• _BEREITGESTELLTER AUSZUG_:
Präsidentschaftskandidat Joe Biden rückt im US-Wahlkampf nahezu täglich seinen katholischen Glauben ins Zentrum seiner Identität. Amtsinhaber Donald Trump positioniert sich derweil als Beschützer des Christentums. Und wer die Parteitage von Demokraten und Republikanern mit ihren religiösen Gastrednern erlebte, durfte denken, es ginge bei den Wahlen am 3. November um den gottgefälligsten Kandidaten für das Weiße Haus.
Religion auf dem Rückzug
Tatsächlich befindet sich die Religion auch in den USA auf dem Rückzug. Die Realität entspricht nicht mehr dem Klischee der gottesfürchtigen Nation, mit dem Trump und Biden noch immer Politik machen. Laut einer aktuellen Umfrage des Meinungsforschungsinstituts PEW fühlt sich ein Viertel der US-Amerikaner heute keiner Religion mehr zugehörig. Unter den 20- bis 40-Jährigen und weißen Demokraten sogar ein Drittel.

• _GELESENES ANWENDEN_:
(a) Prüfen Sie, ob die folgenden Aussagen mit dem Auszug über Religion im US-Wahlkampf übereinstimmen. Antworten Sie jeweils mit Ja oder Nein und zitieren Sie die entscheidenden Worte des Auszugs wörtlich: (i) Laut einer PEW-Umfrage fühlt sich ein Viertel der US-Amerikaner keiner Religion mehr zugehörig. (ii) Donald Trump stellt sich als Beschützer des Judentums dar. (iii) Unter den 20- bis 40-Jährigen und weißen Demokraten fühlt sich die Hälfte keiner Religion zugehörig.
(b) Geben Sie aus dem Auszug über Religion im US-Wahlkampf den Teil wortgetreu wieder, der mit den Worten „Religion auf dem“ einsetzt und mit „sogar ein Drittel.“ schließt.

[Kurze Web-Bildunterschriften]
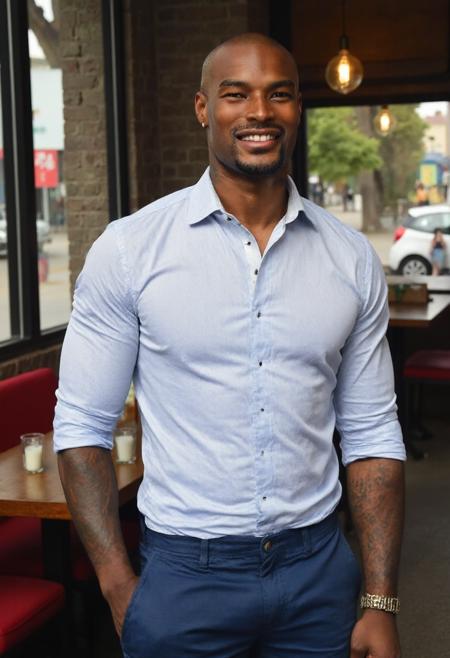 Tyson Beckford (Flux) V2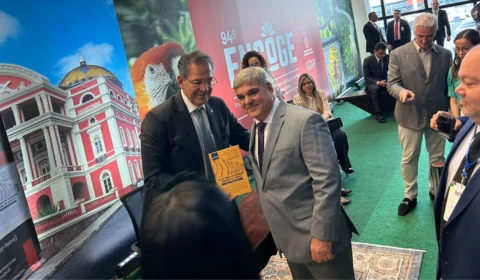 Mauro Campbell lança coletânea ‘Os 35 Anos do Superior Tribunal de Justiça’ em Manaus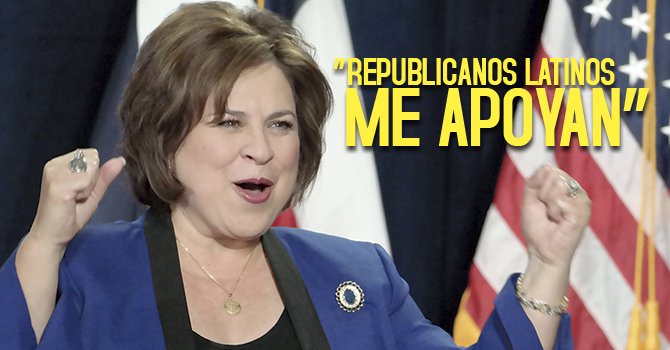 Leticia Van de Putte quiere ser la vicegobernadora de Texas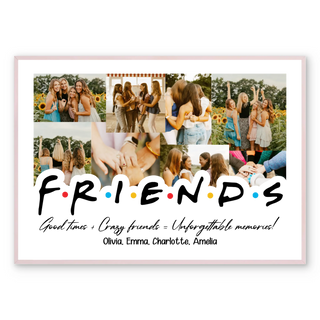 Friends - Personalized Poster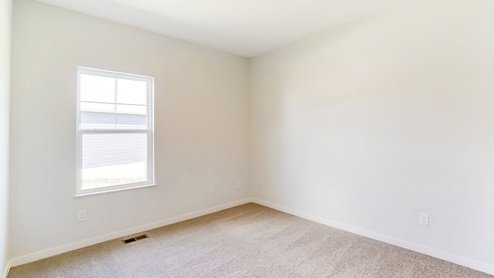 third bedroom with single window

• _ANTWORTEN JE AUFGABE_:
(a)
(i) Ja: „Laut einer aktuellen Umfrage des Meinungsforschungsinstituts PEW fühlt sich ein Viertel der US-Amerikaner heute keiner Religion mehr zugehörig.“
(ii) Nein: „Amtsinhaber Donald Trump positioniert sich derweil als Beschützer des Christentums.“
(iii) Nein: „Unter den 20- bis 40-Jährigen und weißen Demokraten sogar ein Drittel.“

(b)
Religion auf dem Rückzug
Tatsächlich befindet sich die Religion auch in den USA auf dem Rückzug. Die Realität entspricht nicht mehr dem Klischee der gottesfürchtigen Nation, mit dem Trump und Biden noch immer Politik machen. Laut einer aktuellen Umfrage des Meinungsforschungsinstituts PEW fühlt sich ein Viertel der US-Amerikaner heute keiner Religion mehr zugehörig. Unter den 20- bis 40-Jährigen und weißen Demokraten sogar ein Drittel.